5. In carrying out their mandates and responsibilities (Art. 11 of the DSU, p413-414 of Legal Texts), panels are obliged to make an objective assessment of matters before them, including an objective assessment of the facts of the case and the applicability of and conformity with the relevant covered agreements. It is not clear whether panels can exercise “judicial economy” in not providing clear findings and rulings on all the matters before them. However, it is clear that Art. 17.12 of the DSU, read with Art. 17.6, gives no scope for the AB to exercise “judicial economy” and refrain from ruling on all points of law raised in appeal.
6. Unlike under GATT-1947 (brought into force by the protocol of provisional application) where it was the GATT Contracting Parties, acting jointly in terms of Article XXIII.2, that considered and adopted panel rulings, thus making them part of the GATT-acquis, WTO rulings adopted by negative consensus have no such basis for application of the stare decisis doctrine. That doctrine does not apply in any event under international law, but only in national jurisdictions, in particular among those following Anglo-Saxon jurisprudence, where the country’s superior court is a court of record and decisions of that court is the Law, until that court reverses itself or until the law and/or the Constitution are changed according to prescribed provisions and procedures.

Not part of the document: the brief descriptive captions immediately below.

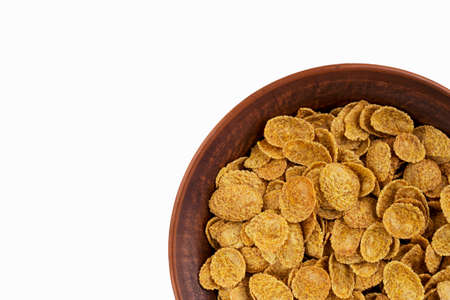 handful: a handful of dry cereal in a bowl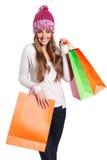 Mujer feliz con los bolsos de compras aislados en blanco Fotografía de archivo libre de regalías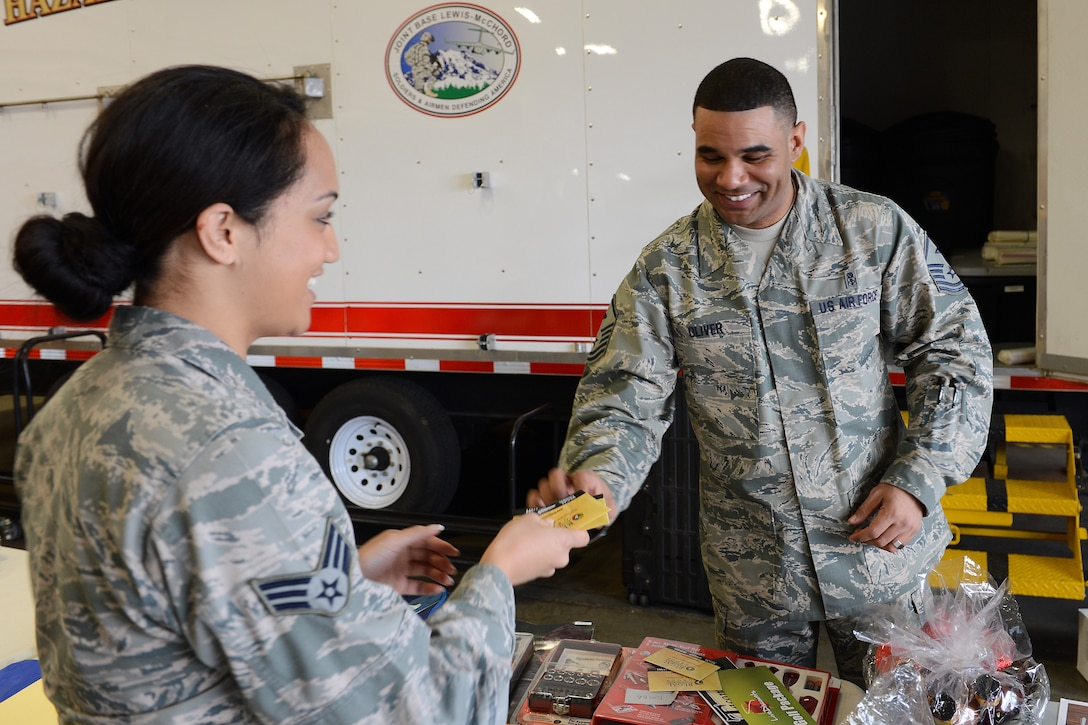 Master Sgt. Calvin Oliver, 10th Airlift Squadron first sergeant, gives out two free movie tickets to Senior Airman Pogisa Faumuina, Western Air Defense Sector military personnel technician, at the Airmen's Feast Dec. 11, 2013 at Joint Base Lewis-McChord, Wash. During the event Airmen received a free lunch and a variety of raffle prizes. (U.S. Air Force photo/Airman 1st Class Jacob Jimenez)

7. Nevertheless, adoption of rulings by negative consensus is essential to settle particular disputes. However, for a WTO ruling adopted by negative consensus to settle a dispute, to constitute any basis or precedent to be followed to avoid future disputes and bring some certainty, it must be considered (separated from the facts of the particular case), and adopted by positive consensus at the DSB, perhaps excluding the parties to the particular dispute in this instance of decision-making. Better still would be its consideration and formulation as an “authoritative interpretation” of the relevant rule or rules in the relevant agreement by the General Council, where voting, if no consensus decision is feasible, is possible.
8. And as Frieder Roessler had advocated (cited in part 4 of this series in SUNS #8894 dated 25 April 2019), the delicate balance in the WTO between the deliberation/legislative remit of the WTO bodies and the adjudicatory role of the DSU to prevent abuse needs to be respected and restored.
9. Developing countries would also do well, in the DSU review, to take up the several suggestions and recommendations for revision of the DSU that are still valid and relevant, provided in the monograph, Raghavan (2000), “The World Trade Organization and its Dispute Settlement System: Tilting the balance against the South” (https://www.twn.my/title/tilting.htm).
[* Chakravarthi Raghavan, Editor Emeritus of the SUNS, contributed this comment, as part 5 of the series. The first four parts were in SUNS #8873 dated 25 March 2019, #8882 dated 5 April 2019, #8892 dated 23 April 2019 and #8894 dated 25 April 2019. The author acknowledges that he has benefitted from the comments and suggestions on earlier drafts from some former trade officials and negotiators, and in particular Mr. Bhagirath Lal Das, formerly Indian Ambassador to the GATT, and Mr. B. K. Zutshi, also former Indian Ambassador to the GATT. Any errors of omission and commission are entirely those of the author.]